§ **Exercise objective**: Reproduce, without any change, the span of lines from the opening of the records below to the line containing "хранение садового инвентаря на даче", inclusive.
[Provided records Boundary: Start]
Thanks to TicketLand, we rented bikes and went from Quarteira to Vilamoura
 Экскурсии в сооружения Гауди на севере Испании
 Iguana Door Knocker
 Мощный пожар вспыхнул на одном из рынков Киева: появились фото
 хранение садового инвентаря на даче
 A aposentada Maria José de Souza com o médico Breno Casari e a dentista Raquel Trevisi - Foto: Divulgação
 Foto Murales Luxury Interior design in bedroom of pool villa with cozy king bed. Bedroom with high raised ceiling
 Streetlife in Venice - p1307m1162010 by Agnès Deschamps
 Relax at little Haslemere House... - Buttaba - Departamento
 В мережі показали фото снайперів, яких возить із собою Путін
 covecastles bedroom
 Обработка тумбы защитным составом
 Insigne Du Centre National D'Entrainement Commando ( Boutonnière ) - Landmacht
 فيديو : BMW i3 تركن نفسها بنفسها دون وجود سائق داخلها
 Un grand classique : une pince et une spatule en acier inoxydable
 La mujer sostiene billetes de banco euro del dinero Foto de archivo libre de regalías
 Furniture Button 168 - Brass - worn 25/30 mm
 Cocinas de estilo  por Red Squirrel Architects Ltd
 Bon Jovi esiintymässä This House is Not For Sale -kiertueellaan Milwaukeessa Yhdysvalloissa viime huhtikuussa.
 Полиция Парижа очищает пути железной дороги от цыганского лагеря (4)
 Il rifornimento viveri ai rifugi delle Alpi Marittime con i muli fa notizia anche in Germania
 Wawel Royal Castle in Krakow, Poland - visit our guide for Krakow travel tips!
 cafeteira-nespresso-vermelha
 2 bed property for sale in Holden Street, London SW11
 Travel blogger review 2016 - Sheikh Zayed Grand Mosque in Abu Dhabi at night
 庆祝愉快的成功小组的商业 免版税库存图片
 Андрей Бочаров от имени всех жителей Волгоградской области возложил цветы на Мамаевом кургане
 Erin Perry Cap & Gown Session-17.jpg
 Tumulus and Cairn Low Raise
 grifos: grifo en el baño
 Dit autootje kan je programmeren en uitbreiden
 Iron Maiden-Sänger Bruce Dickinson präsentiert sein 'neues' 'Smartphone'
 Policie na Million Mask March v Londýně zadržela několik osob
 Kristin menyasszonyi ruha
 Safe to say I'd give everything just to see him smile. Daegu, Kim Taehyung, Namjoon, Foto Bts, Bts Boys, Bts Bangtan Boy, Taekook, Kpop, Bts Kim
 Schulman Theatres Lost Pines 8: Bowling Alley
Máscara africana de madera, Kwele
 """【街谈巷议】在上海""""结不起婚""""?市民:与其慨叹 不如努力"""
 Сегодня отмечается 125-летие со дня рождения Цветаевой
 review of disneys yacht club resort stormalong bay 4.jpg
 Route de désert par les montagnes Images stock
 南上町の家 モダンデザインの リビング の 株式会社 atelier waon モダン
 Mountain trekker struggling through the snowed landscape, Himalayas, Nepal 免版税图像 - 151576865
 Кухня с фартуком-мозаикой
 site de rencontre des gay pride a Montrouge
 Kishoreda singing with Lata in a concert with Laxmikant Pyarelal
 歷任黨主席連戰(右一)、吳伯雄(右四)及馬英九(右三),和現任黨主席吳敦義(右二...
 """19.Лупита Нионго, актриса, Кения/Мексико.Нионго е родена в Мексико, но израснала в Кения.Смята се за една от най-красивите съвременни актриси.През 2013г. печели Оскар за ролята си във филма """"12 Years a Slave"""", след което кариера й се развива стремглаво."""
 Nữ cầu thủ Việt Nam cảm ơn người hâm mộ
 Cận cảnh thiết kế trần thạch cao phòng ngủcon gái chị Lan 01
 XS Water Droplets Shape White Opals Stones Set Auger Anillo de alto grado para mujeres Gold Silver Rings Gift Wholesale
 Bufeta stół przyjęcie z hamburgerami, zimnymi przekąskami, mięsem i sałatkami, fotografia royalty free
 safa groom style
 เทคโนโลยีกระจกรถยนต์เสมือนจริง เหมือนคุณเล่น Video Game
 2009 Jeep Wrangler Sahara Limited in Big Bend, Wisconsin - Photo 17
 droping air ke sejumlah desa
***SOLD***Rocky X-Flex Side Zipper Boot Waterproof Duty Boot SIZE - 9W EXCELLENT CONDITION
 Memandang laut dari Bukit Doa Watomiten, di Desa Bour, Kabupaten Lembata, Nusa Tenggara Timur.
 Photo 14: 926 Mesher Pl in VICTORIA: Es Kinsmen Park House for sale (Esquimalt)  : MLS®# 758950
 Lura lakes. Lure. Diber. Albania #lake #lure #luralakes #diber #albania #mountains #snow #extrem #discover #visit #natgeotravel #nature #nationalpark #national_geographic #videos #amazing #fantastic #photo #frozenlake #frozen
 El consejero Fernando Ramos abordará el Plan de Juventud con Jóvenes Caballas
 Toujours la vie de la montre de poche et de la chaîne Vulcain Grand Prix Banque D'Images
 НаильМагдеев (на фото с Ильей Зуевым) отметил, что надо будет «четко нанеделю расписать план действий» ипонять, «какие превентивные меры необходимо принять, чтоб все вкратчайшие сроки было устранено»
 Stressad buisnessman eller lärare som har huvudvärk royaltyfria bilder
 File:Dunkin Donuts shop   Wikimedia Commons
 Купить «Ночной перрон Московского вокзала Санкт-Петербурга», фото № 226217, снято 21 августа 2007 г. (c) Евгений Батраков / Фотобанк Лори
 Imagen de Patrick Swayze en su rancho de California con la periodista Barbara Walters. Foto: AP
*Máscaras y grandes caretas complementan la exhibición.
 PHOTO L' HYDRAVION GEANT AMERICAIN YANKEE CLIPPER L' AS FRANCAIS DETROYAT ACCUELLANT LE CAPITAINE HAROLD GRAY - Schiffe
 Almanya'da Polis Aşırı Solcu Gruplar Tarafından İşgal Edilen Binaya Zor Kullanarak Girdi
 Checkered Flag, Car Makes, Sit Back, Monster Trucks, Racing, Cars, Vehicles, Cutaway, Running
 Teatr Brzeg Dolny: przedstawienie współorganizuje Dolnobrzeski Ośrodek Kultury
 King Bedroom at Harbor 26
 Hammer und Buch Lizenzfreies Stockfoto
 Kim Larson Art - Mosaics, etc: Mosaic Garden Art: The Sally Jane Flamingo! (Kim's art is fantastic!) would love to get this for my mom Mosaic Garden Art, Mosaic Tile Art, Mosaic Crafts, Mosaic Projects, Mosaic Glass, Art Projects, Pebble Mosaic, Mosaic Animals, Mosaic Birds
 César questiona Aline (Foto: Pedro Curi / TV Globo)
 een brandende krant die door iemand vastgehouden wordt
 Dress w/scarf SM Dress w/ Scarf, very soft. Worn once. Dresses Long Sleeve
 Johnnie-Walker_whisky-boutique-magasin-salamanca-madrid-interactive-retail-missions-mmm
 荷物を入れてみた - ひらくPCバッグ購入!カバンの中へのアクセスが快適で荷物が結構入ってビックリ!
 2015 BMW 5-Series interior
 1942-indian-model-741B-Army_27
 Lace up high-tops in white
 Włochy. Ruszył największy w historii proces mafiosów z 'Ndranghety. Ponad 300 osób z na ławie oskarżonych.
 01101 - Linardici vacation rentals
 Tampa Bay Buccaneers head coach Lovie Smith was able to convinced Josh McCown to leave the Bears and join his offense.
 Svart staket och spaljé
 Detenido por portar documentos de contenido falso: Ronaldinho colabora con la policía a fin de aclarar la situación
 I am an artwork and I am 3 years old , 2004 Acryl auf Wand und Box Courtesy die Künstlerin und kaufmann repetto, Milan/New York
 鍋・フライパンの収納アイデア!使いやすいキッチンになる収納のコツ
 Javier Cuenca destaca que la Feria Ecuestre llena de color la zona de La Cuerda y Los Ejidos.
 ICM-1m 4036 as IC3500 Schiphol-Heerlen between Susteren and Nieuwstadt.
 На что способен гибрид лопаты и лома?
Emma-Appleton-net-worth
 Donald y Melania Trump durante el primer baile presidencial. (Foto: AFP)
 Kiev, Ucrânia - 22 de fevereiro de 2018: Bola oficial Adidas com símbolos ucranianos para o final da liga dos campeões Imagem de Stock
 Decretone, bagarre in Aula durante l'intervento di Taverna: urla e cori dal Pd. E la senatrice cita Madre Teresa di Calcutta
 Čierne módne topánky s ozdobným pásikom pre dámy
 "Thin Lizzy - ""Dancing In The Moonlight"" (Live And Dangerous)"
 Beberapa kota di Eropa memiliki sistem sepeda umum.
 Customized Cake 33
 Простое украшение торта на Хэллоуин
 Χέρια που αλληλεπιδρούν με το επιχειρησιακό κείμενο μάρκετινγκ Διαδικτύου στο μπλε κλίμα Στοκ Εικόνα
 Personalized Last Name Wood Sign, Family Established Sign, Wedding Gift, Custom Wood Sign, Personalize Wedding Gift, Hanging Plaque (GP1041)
[Provided records Boundary: End]
§ **Written response**:
Thanks to TicketLand, we rented bikes and went from Quarteira to Vilamoura
 Экскурсии в сооружения Гауди на севере Испании
 Iguana Door Knocker
 Мощный пожар вспыхнул на одном из рынков Киева: появились фото
 хранение садового инвентаря на даче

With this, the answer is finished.